# Dorsch



## BoernOut (10. Oktober 2000)

Hi @ alltja auch für Dorsch ahb ich ein rezept auf lager!!! Ich verrate nur so viel er ist paniert und gebraten. !Exquisit! Mail mir wenn ihr da rezept haben wollt!!MFG 
BoernOut


----------



## Meeresangler_Schwerin (10. Oktober 2000)

Also wenn ich vom Hochseeangeln komme und Hunger habe ist der Dorsch natürlich zu frisch zum Braten. Der zerfällt.
Ich drehe die Filet´s durch den Fleischwolf dann säuern, salzen, Pfeffer und Eigelb je nach Menge der Fischmasse. Dann Klösse Rollen und und Panieren (muß aber nicht sei) im siedenden Öl gebraten ist total geil.

------------------
****Petri Heil Jörg!****
*Moderator Kutterangeln*
****und Meerforelle!****


----------



## chippog (11. Oktober 2000)

dachte ich früher auch mit zu frisch zum braten und so. filets etwas salzen ein bischen liegen lassen, dann zum beispiel in weizen-, gar roggen-, normalem paniermehl oder gemahlenem knäckebrot wenden und bei kleiner (!!!sehr wichtig!!!) hitze vorsichtig braten. meiszt wärme ich die pfanne auf max, lege die filets rein und mach dann die hitze sofort runter. klappt eigentlich immer. mahlzeit, christian


----------



## Meeresangler_Schwerin (11. Oktober 2000)

→ Entnommenes Material
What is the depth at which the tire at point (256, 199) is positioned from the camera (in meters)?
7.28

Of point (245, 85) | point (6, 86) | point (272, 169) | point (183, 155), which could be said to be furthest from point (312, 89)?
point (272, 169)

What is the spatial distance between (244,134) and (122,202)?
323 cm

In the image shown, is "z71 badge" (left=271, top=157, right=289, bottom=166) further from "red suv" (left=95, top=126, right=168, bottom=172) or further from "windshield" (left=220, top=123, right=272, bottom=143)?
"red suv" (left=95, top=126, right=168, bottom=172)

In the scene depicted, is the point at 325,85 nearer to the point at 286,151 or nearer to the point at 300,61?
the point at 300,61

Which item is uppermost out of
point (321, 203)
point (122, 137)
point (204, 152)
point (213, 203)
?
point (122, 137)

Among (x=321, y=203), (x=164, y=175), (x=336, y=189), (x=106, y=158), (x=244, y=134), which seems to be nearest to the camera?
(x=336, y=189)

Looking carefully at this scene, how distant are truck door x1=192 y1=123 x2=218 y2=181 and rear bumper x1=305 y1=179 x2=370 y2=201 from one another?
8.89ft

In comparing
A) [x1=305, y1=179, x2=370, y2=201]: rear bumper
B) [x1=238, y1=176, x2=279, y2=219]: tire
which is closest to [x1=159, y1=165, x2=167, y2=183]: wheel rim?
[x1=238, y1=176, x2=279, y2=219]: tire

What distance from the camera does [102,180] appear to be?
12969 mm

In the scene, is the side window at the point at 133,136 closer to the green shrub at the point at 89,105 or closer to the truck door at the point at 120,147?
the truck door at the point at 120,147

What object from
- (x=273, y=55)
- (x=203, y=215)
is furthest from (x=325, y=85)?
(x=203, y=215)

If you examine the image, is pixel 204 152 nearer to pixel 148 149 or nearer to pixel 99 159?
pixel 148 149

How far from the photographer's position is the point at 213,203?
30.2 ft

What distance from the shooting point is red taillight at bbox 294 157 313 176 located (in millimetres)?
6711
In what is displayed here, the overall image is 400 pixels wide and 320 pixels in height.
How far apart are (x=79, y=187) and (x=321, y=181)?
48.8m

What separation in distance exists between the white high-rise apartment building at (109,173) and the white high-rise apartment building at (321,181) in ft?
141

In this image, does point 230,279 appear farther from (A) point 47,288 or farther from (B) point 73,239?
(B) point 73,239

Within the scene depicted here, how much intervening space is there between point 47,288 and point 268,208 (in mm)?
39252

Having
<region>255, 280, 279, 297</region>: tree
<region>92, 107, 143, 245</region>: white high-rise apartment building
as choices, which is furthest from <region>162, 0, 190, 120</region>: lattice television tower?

→ Gestellte Aufgabe
Schreib den Forumsthread über die Zubereitung von Dorsch im Anschluss an seine letzte Zeile weiter.

→ Lösung
Hallo Feinschmecker!
Ich brate sämtliche Fische ob Filet oder Boulette in Öl. Das hat die höchste Temperatur und der Fisch wird schön knusprig besser als Sanella oder so was.
Bei Dorschfilet zum Beispiel mache ich dann eine Senfdillsoße dazu. Meine Family hört dann erst auf mit essen wenn nichts mehr da ist.
Guten Appetit Jörg!


----------



## chippog (11. Oktober 2000)

hallo jörg selber feinschmecker! ist man ja sowieso wenn der fisch so frisch ist! versuchs mal mit fangfrischem dorsch auf die nicht so heisse tour, es lohnt sich. es gibt andere fische die man besser scharf braten kann, zum beispiel knurrhahn, seewolf, lumb, seeskorpion, alles feste fische die das prima aushalten. an sonsten kann ich nur mein joghurtrezept unterm thema marinieren empfehlen. geht auch prima mit frischem fisch. die (milch)säure festigt den fisch etwas. ich lehne doch ab zitrone zum fisch zu nehmen, nicht weils nicht lecker ist, sondern weil ich die zu oft über nicht ganz so frische gekaufte fische tun musste. lass es dir schmeckenm, deinen frischen fang!! christian


----------



## Meeresangler_Schwerin (11. Oktober 2000)

Na denn chippog!
Ich werde es versuchen mit deinem Jogurt rezept und nicht so viel Hitze. Mal sehen wenn es so weit war lasse ich es dich wissen.
Gruß Jörg!


----------



## MiCo (13. Oktober 2000)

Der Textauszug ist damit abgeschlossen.